BY: STAFF CORRESPONDENT


May 05, TRINIDAD (HPI) — The Indian Caribbean Museum To Open May 7 in Trinidad.

Located near the famous Temple in the Sea at Waterloo, Trinidad, the Indian Caribbean Museum is the only one of its kind in the world. No other museum is dedicated to the preservation of the material history of over one million descendants of East Indians/South Asians in the Caribbean. The first Indian immigrants came to the Caribbean from India to work as indentured labourers from 1838 to 1917 after the abolition of slavery.

There are many types of museums in the world, and even within a single country. The major types include museums of art, science, sports and natural history. The Indian Caribbean Museum is a specialized museum like the Maritime Museum and the Angostura Museum of Trinidad and Tobago. Indeed, the establishment of such museums are important because they focus on specific themes to which the National Museum cannot do justice because of its limited size and city location.
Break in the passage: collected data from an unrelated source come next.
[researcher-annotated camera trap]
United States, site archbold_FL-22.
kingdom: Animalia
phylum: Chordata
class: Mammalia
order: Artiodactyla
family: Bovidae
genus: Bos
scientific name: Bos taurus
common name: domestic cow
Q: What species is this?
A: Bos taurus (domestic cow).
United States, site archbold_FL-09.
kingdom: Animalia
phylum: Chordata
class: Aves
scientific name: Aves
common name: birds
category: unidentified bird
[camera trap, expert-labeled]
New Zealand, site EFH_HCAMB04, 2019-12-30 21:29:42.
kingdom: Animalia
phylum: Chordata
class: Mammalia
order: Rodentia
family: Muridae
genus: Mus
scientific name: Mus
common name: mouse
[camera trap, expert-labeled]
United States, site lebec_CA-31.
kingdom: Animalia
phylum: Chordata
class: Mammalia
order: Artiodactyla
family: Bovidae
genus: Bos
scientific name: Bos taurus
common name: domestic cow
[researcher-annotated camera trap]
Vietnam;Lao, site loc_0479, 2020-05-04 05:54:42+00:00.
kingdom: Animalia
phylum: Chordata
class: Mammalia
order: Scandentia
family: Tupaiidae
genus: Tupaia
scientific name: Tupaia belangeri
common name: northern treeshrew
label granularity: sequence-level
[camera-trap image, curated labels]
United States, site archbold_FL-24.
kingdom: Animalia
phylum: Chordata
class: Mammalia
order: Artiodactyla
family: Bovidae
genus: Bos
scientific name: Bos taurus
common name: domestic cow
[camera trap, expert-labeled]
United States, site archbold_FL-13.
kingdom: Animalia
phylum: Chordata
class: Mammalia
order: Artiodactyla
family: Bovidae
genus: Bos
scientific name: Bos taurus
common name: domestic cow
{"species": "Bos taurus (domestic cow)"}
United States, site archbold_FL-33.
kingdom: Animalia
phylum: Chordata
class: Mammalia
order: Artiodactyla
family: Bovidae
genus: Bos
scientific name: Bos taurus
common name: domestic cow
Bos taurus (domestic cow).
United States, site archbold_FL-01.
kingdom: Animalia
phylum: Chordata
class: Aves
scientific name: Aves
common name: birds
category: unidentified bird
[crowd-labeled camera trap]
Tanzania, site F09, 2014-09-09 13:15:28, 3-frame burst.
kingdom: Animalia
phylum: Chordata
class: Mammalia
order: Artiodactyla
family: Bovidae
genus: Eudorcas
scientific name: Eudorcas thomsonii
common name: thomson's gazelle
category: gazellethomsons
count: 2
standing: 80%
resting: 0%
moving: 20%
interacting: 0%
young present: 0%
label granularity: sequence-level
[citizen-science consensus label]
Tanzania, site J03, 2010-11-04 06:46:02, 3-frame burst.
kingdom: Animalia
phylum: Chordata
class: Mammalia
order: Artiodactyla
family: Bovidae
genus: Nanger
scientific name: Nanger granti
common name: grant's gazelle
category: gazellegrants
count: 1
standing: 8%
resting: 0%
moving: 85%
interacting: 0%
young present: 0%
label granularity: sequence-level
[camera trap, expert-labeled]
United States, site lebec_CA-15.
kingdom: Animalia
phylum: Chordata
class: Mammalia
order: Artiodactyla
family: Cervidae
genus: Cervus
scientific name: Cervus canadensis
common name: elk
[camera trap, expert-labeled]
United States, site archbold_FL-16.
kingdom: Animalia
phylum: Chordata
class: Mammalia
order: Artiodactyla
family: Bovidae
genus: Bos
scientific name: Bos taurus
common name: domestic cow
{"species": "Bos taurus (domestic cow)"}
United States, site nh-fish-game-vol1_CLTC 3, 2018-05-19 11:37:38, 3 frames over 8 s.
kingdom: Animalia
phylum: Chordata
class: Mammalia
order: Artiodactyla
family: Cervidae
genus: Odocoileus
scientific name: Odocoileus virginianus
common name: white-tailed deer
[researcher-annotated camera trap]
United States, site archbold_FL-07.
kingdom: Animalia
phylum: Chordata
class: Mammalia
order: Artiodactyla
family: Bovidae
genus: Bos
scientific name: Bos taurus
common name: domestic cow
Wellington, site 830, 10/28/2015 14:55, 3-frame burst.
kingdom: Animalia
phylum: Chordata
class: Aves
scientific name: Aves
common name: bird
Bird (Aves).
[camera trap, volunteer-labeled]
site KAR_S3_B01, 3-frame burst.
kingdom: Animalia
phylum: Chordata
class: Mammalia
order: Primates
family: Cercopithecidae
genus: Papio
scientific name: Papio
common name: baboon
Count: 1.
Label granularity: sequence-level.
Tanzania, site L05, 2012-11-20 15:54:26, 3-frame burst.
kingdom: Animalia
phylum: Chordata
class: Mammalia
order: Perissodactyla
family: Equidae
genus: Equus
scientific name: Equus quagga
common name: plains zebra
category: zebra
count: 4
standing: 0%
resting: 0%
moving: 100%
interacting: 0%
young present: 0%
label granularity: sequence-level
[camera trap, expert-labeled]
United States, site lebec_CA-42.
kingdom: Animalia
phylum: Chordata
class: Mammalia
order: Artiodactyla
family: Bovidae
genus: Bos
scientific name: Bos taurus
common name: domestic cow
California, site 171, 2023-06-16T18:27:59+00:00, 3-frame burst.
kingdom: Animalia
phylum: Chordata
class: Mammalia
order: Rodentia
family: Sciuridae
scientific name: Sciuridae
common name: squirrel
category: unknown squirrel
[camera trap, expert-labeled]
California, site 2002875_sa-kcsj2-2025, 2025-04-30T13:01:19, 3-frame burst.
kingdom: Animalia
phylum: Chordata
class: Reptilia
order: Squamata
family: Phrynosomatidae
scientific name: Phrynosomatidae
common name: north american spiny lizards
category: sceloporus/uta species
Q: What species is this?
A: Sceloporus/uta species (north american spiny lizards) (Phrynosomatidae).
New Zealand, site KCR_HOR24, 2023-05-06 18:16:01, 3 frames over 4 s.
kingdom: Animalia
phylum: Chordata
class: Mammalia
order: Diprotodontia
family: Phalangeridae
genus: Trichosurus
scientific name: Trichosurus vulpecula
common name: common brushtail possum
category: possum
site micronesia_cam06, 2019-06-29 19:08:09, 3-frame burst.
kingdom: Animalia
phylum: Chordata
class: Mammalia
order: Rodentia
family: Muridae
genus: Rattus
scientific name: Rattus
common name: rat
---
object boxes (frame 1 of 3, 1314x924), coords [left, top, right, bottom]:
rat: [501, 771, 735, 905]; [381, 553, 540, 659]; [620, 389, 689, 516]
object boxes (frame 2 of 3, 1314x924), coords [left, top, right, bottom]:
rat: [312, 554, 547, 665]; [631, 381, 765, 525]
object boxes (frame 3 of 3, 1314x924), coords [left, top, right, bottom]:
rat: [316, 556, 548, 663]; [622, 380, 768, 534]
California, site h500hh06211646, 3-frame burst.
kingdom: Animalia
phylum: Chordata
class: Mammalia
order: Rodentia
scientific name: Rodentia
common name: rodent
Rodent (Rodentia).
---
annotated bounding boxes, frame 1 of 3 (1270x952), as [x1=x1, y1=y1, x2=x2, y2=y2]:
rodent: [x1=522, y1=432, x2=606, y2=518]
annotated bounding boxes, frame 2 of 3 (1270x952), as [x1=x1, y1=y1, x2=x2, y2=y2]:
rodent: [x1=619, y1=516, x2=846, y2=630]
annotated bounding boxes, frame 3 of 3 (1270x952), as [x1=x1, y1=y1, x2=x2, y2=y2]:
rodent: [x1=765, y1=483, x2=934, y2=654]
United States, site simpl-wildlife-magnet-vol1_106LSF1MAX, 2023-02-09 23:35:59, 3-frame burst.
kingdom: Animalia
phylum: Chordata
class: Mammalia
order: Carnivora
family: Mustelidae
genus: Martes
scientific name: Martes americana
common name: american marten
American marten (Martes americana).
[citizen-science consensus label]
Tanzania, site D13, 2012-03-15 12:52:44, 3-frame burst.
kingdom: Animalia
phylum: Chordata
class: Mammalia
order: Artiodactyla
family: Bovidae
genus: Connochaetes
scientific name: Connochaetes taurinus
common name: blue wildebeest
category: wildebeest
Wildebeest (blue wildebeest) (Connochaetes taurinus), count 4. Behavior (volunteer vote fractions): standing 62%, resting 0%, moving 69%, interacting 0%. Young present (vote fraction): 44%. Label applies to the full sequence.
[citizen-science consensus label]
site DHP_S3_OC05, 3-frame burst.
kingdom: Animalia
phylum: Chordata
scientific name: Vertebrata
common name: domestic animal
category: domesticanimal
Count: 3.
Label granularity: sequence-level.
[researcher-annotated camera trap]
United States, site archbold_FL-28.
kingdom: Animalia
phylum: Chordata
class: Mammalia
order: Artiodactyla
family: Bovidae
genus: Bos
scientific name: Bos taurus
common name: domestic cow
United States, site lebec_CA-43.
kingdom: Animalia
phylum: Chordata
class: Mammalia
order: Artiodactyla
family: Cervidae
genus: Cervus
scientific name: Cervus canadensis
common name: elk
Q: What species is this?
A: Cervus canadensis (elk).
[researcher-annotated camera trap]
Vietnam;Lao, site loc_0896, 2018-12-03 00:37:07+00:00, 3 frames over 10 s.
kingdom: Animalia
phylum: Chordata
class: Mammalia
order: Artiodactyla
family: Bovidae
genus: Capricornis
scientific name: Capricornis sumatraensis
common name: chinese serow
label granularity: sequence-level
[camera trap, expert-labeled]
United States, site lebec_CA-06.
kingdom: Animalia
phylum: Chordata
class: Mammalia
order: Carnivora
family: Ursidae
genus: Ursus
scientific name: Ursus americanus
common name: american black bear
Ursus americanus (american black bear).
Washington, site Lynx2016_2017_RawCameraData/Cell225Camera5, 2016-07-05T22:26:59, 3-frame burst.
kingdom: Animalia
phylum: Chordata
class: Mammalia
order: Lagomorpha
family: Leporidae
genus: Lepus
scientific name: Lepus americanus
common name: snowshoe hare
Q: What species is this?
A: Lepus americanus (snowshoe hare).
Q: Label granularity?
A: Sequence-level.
The museum's large collection has been obtained through field trips by administrators of the institution. Most items have been acquired as gifts, bequests and loans by interested individuals, families, priests, historians, scholars and collectors of the island community. The collections include items such as rare musical instruments, agricultural objects, cooking utensils, pieces of clothing, ancient photographs and historical books. Some objects of historical and aesthetic value include a sapat [wooden slipper], jata [grinding stone], boli [gourd bowl], hassawa [grass knife] and aluminium scoop. On the museum's grounds is a huge copper ("cuppa") basin used for boiling cane syrup in the factory up to the 1930s, but afterwards adapted as water troughs for animals and water tanks for household use. There is also a dhekhi - a wooden contraption used for pounding cocoa and coffee beans as well as corn and rice grains.

The Indian Caribbean Museum also houses an art gallery, a reference library and a computerised genealogical database. Soon to be established in the museum's outdoor space is a botanical garden with some of the rare endangered plants of Indian origin like the satputiya (angled loofah), poi bhaji (Indian spinach), urdi (mung bean), and khakri (wild cucumber). There is a large permanent screen in a recessed wall of the museum for the screening of historical films and documentaries.

The museum is a nonprofit organization with affiliation to government agencies like the Tourism Development Corporation (TDC) and The National Museum and Art Gallery of Trinidad and Tobago. It has a full-time and part-time professional staff whose primary responsibility is the acquisition, care and exhibition of objects for the benefit of the public.